**STORED ROWS**
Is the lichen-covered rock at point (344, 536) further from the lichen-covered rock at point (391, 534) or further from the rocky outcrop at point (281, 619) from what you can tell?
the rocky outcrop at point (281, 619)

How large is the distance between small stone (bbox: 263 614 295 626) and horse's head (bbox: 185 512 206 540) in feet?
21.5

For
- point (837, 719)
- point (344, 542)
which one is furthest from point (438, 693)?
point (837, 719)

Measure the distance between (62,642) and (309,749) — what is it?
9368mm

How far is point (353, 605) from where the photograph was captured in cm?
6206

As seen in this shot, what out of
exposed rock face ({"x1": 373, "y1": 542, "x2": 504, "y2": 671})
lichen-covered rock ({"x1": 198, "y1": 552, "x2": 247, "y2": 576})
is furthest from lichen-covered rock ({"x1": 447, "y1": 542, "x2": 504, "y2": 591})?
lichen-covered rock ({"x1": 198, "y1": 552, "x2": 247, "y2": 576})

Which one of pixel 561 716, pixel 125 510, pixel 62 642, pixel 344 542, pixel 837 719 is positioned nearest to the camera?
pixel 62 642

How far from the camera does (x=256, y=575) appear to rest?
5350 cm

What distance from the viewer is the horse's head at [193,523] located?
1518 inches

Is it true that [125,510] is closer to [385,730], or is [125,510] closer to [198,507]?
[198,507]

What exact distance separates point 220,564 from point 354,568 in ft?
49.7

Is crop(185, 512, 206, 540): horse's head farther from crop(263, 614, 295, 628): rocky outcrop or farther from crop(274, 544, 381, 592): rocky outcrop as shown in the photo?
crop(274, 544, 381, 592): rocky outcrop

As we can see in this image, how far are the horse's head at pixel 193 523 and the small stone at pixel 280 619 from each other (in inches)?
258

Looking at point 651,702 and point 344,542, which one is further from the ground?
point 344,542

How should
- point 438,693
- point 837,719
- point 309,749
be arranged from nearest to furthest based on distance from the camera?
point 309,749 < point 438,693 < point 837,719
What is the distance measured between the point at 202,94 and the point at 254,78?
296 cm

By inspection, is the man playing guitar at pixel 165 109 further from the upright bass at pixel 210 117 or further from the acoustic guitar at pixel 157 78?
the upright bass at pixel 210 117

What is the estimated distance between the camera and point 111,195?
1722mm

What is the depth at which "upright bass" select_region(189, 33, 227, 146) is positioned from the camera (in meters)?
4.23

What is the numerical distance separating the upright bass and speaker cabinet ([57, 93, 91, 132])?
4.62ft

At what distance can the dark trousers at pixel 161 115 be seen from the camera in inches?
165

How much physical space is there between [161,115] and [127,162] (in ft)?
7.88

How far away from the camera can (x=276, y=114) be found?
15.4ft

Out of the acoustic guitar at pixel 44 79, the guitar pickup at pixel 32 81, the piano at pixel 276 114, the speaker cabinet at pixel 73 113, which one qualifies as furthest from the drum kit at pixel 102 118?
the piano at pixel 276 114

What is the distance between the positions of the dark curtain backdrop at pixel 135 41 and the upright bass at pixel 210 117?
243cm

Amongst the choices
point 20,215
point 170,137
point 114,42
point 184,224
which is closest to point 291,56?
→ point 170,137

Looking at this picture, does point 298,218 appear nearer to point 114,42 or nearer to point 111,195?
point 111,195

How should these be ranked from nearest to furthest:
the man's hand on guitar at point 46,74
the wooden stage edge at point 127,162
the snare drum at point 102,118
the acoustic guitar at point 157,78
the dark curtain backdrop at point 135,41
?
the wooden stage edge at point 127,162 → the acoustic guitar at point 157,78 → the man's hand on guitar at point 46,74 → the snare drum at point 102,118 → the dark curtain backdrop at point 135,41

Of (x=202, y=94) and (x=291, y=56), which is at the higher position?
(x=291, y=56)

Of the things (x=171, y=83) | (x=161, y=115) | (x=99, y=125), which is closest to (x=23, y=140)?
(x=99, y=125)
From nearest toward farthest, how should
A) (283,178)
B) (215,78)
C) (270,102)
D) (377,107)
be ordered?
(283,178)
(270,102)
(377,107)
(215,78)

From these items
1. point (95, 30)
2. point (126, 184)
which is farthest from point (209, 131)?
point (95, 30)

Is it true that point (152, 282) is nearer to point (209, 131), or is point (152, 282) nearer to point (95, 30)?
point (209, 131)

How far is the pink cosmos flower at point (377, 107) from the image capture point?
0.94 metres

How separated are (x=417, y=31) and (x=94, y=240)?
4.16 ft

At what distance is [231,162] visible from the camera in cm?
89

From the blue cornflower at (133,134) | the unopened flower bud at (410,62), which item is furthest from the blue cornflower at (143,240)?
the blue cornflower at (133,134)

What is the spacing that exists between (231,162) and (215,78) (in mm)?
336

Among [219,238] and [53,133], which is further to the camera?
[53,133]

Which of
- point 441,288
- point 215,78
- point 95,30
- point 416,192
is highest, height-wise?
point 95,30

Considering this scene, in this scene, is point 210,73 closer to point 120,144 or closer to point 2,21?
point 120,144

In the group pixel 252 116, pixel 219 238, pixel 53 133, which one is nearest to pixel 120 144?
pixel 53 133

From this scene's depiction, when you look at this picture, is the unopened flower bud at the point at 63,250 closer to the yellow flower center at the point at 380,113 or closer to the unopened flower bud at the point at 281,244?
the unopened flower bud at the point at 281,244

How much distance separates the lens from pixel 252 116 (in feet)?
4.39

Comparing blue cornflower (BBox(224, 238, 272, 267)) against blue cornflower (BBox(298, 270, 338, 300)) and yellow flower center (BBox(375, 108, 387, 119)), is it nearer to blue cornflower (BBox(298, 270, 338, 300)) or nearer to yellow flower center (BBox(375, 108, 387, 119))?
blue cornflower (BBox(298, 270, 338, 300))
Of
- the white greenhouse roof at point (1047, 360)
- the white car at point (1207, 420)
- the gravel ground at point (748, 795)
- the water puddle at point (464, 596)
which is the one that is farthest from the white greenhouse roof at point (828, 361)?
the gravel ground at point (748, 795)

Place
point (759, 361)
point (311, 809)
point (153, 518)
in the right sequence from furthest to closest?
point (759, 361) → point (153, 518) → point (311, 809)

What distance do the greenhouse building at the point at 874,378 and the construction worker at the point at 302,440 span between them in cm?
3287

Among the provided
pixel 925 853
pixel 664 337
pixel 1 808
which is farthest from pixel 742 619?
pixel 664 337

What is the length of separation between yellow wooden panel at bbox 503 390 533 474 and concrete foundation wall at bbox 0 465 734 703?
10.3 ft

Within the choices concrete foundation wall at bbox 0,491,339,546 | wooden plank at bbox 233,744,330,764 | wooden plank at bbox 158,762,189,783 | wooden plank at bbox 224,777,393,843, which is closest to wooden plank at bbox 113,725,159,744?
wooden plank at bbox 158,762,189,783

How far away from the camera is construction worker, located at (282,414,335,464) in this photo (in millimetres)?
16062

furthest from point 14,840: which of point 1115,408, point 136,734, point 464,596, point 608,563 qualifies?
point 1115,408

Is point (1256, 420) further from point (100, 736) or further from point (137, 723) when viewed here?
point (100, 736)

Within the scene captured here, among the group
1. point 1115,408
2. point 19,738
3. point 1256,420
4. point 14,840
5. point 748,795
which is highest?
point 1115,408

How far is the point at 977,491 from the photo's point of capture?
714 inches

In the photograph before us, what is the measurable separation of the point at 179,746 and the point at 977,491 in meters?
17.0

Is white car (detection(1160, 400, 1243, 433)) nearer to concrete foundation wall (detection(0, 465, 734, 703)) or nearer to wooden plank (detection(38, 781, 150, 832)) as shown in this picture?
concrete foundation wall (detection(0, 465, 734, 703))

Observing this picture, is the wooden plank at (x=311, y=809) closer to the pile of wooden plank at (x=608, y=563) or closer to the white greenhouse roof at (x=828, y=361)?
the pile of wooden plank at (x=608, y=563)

**AIM**
Quote everything from the line containing "Which one of" down to the line containing "1518 inches", inclusive, with no changes.

**WRITTEN SOLUTION**
Which one of pixel 561 716, pixel 125 510, pixel 62 642, pixel 344 542, pixel 837 719 is positioned nearest to the camera?
pixel 62 642

How far from the camera does (x=256, y=575) appear to rest?
5350 cm

What distance from the viewer is the horse's head at [193,523] located?
1518 inches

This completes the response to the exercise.